Tag der Organspende am 1. JuniEin Akt der Nächstenliebe

Die Kirchen sehen Organspende positiv. Umso schlimmer, dass in katholischen Kreisen Halb- und Unwahrheiten darüber kursieren – und somit Ängste geschürt werden, kritisiert unser Autor.

Wann ist ein Mensch tot? Wann also können ihm Organe entnommen werden, die andere Leben retten? Für die Medizin gilt dafür der Zeitpunkt des Hirntods, also der unumkehrbare Ausfall der gesamten Hirnfunktionen. Es ist kein Fall bekannt, in dem jemand danach das Bewusstsein wiedererlangt hätte. Und auch theologisch erklärt die Päpstliche Akademie der Wissenschaften genau dies als den Moment, in dem sich die Seele vom Leib trennt. Ein hirntoter Mensch ist tot – und nicht „bloß“ sterbend.

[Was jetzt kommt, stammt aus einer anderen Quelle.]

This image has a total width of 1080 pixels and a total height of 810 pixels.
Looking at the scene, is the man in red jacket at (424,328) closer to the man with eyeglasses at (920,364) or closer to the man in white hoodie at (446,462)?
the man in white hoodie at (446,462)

Entsprechendes zieht sich durch offizielle kirchliche Verlautbarungen. Schon 1990 schrieben die Deutsche Bischofskonferenz (DBK) und die Evangelische Kirche in Deutschland (EKD) in ihrer Schrift Organtransplantation: „Ein hirntoter Mensch kann nie mehr eine Beobachtung oder Wahrnehmung machen, verarbeiten und beantworten, nie mehr einen Gedanken fassen, verfolgen und äußern, nie mehr eine Gefühlsregung empfinden und zeigen, nie mehr irgendetwas entscheiden.“ Und 2015 bekräftigte die DBK: „Nach jetzigem Stand der Wissenschaft stellt das Hirntod-Kriterium ... das beste und sicherste Kriterium für die Feststellung des Todes eines Menschen dar, so dass potentielle Organspender zu Recht davon ausgehen können, dass sie zum Zeitpunkt der Organentnahme wirklich tot sind.“ Im Klartext: Niemand muss Sorge haben, dass er oder sie etwas davon mitbekommt, womöglich sogar leidet, wenn Organe entnommen werden.

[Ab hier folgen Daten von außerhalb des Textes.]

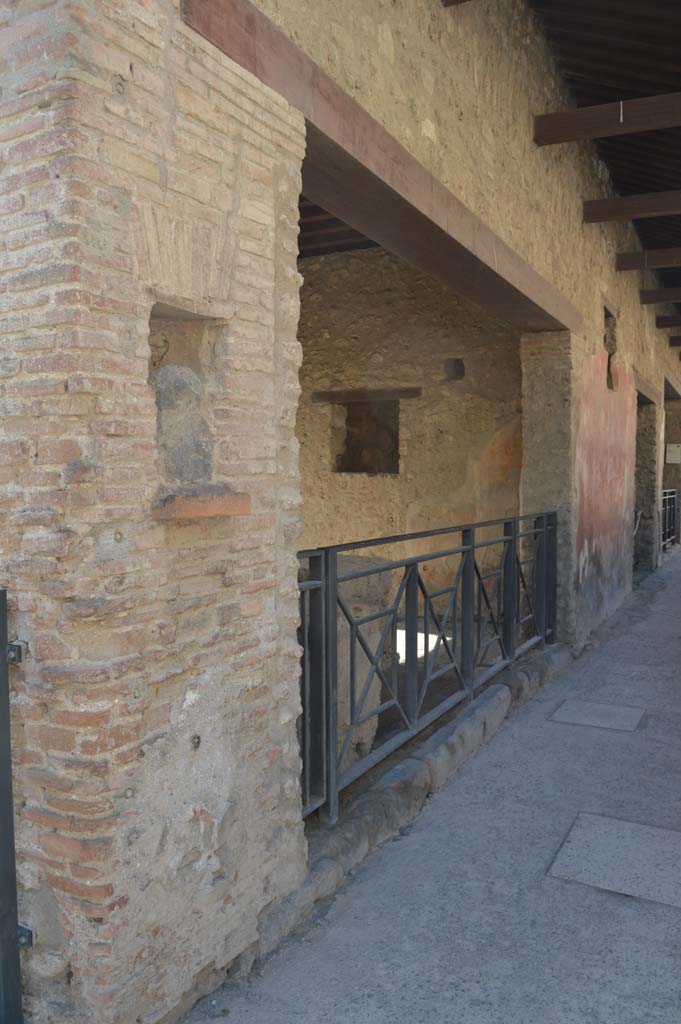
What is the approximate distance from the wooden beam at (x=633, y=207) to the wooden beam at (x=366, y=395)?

Es spricht also nichts dagegen, sich mit der Frage der Organspende auseinanderzusetzen und sich, wenn persönlich möglich, dafür zu entscheiden. Im Gegenteil: Aus christlicher Sicht ist diese Bereitschaft „ein Zeichen der Nächstenliebe und Solidarisierung mit Kranken und Behinderten“, so DBK und EKD in dem gemeinsamen Dokument. Auch Päpste äußerten sich ähnlich: Für Johannes Paul II. verdiente die Organspende „besondere Wertschätzung“. Für Benedikt XVI. war sie „eine besondere Form der Nächstenliebe“. Und Franziskus bezeichnete sie als „Akt der großzügigen Solidarität, der gefördert werden muss“.

Trotz dieser klaren Worte gibt es gerade unter Katholikinnen und Katholiken immer wieder Verunsicherung, Angst und Misstrauen bei dem Thema. Mit Aussagen wie „Abtreibung und Organentnahme stoppen ein schlagendes Herz“, verbreiten konservativ-katholische Autoren, Gruppen und Medien Zweifel am Hirntod-Konzept.

In der Sache ist dies eine völlig unpassende Gleichsetzung. Trotz schlagendem Herzen ist der Hirntote ein Toter. Das sogenannte intermediäre Leben bezieht sich rein auf das „Leben“ von Organen, Geweben und Zellen. Doch die Desinformation und drastische Rhetorik wirken. Etliche Menschen sagen daher „Nein“ zur Organspende. Dadurch wiederum fehlen den Ärzten dringend benötigte Organe, um Leben zu retten. Es ist somit eine Irreführung mit Todesfolge. Und zwar in beträchtlicher Zahl. Da im Durchschnitt jedem Spender drei Organe entnommen werden, gefährdet jedes Nein zur Organspende das Leben von drei Patientinnen und Patienten.

Gerade weil die Fehlinformationen häufig in katholischen Kreisen kursieren, steht die Bischofskonferenz in besonderer Verantwortung, die Fakten richtigzustellen. Allein schon ein Flyer und eine aktuelle Schrift wären dringend nötig.